**PARTS OF THE EXERCISE:**
a. Answer these questions from the passage on git's --squash option, one line each:
(i) Which other option does --squash imply?
(ii) What kind of merge did git perform when the feature was reintegrated with a plain 'git merge'?
(iii) What impression does the resulting in-lined history give?
b. Repeat the passage on git's --squash option between "Other important rules" and "the first place).", inclusive.
c. Pick up the passage on git's --squash option after its last sentence and keep writing.

Other important rules for keeping clean history are making use of '--squash' as used above:
The --squash will drop any relation to the feature it came from. Doing you can create a single commit that contains all changes without taking any other history from your feature into your master. This is mostly what you want. A feature can contain a lot of "junk" commits which you don't want to see on your master. In the typical case you simply want to see the result and not the intermediates. Also note that --squash also implies --no-ff as git will not fast forward even if it's possible (otherwise you would not be able to get a single merge commit in the first place).
To illustrate this, when we would simply be reintegrating using 'git merge' the history would look like this:
Since the feature was updated with the master before reintegrating, git performed a fast forward. If you look at the history the commits from the feature will be in-lined into the master. This gives the impression that all work had been done on the master. We can also see all intermediate commits and other non interesting commits such as the merge commits from updating the feature with the master. Not a real problem, but to see what has been changed you would (possibly) have to go through a lot of clutter and look at each individual commit to get the big picture, which is not what you typically want.

**GIVEN INFORMATION:**
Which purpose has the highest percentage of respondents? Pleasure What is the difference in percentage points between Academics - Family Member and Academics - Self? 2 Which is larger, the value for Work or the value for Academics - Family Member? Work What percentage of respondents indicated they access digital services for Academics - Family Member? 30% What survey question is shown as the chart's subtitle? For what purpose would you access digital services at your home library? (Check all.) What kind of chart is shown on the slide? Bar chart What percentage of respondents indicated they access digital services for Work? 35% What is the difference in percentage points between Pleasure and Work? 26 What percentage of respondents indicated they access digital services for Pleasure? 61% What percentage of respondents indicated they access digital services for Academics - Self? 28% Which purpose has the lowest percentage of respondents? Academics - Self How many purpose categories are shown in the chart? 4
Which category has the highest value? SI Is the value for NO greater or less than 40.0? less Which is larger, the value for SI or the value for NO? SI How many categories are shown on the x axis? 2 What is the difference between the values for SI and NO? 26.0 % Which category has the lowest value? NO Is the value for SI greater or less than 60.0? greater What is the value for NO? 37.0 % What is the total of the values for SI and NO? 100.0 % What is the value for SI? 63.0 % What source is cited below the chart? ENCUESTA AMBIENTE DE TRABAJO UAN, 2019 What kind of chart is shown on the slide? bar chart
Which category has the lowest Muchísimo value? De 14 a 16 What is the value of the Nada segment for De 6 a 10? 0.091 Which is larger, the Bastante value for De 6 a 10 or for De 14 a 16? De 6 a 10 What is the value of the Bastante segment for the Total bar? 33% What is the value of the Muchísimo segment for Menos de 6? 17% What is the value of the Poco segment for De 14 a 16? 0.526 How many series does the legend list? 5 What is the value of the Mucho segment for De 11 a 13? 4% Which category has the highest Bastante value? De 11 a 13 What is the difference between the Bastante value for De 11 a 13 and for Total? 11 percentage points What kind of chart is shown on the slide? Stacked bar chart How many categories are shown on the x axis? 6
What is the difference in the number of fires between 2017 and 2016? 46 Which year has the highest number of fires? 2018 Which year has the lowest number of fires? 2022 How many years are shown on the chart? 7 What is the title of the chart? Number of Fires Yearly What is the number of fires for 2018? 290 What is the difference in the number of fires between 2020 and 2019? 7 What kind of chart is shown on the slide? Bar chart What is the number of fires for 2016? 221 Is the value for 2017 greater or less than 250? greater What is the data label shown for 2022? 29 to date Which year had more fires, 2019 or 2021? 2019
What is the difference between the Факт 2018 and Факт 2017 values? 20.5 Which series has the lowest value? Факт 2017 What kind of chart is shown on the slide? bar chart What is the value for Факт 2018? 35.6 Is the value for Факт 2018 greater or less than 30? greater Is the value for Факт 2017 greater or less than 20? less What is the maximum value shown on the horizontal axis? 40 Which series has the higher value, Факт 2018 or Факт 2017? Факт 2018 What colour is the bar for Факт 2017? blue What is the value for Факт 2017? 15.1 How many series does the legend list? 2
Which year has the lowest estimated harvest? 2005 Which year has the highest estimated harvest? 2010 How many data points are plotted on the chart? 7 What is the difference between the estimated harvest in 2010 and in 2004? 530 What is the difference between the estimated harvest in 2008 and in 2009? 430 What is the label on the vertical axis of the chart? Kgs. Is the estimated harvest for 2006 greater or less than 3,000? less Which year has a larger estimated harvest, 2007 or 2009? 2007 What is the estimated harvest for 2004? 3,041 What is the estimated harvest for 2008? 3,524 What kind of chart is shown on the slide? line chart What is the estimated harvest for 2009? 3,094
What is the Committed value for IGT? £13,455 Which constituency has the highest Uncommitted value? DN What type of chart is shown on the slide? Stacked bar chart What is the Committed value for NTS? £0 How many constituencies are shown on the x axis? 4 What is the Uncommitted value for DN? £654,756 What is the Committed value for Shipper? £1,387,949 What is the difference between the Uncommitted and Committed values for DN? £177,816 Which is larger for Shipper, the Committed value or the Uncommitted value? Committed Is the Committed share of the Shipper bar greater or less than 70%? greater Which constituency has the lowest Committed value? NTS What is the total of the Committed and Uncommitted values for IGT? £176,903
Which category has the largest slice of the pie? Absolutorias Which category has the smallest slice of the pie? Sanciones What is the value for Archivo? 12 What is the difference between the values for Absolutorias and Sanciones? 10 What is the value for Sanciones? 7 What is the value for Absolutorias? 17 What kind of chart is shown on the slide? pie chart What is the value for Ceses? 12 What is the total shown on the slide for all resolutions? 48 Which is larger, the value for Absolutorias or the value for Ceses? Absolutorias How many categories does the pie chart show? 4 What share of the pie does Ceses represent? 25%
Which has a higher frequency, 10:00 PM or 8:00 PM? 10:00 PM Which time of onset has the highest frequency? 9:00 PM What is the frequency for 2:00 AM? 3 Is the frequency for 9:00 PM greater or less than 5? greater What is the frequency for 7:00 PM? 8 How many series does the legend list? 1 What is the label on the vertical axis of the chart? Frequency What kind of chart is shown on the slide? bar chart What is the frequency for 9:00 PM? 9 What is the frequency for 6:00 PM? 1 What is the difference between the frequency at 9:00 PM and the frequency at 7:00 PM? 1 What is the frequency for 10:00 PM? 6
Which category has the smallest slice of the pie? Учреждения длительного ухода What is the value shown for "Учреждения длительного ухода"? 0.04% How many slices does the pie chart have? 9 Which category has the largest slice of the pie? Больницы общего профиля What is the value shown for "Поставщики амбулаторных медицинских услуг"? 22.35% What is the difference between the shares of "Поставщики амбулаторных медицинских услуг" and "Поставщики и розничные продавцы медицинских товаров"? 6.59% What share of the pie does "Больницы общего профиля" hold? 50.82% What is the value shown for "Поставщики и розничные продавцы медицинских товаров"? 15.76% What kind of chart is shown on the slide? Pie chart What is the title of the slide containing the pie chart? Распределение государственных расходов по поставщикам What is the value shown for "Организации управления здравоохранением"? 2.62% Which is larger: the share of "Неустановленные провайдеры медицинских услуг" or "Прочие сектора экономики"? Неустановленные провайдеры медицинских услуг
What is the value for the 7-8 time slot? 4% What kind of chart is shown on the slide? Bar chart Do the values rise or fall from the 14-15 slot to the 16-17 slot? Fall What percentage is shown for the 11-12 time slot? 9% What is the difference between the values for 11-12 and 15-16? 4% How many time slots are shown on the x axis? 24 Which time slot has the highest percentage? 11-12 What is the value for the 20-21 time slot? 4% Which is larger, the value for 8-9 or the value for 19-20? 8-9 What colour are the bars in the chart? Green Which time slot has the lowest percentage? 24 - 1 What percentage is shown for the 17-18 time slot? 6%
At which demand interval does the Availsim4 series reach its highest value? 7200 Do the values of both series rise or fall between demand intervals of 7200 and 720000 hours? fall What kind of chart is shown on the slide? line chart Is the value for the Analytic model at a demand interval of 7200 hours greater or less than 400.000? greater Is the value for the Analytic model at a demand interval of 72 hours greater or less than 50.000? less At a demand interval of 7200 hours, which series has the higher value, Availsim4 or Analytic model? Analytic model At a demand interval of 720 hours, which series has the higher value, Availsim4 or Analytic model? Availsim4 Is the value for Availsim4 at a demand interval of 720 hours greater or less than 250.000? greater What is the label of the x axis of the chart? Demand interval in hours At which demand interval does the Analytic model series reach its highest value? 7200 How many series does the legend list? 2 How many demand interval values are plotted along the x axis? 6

**ANSWERS TO THE TASKS:**
a.
(i) --no-ff
(ii) A fast forward
(iii) That all work had been done on the master

b.
Other important rules for keeping clean history are making use of '--squash' as used above:
The --squash will drop any relation to the feature it came from. Doing you can create a single commit that contains all changes without taking any other history from your feature into your master. This is mostly what you want. A feature can contain a lot of "junk" commits which you don't want to see on your master. In the typical case you simply want to see the result and not the intermediates. Also note that --squash also implies --no-ff as git will not fast forward even if it's possible (otherwise you would not be able to get a single merge commit in the first place).

c.
When disabling fast forward (git merge --no-ff) the history would look like this:
A bit better as we can now see which commit are related to feature-xyz. However, the changes are still scattered over different commits and we still have other commits in which we're not interested in. Someone needing history of feature-xyz is normally not interested in how the feature evolved or how many times a class was refactored. Typically you're only interested in the end result: the changes/additions that will be added to the master branch. By adding "--squash" we accomplish a clean and single commit in our master which list all changes for that feature:
Note that the history of the feature is not lost of course. You can still go back the feature branch and look at the history if that would be necesary.
The --no-commit is convenient if you are skeptical (like me) and want to review to changed/added files for a last time before making the reintegration final. If you leave this option out Git will directly commit the merge without leaving you time to do this final check.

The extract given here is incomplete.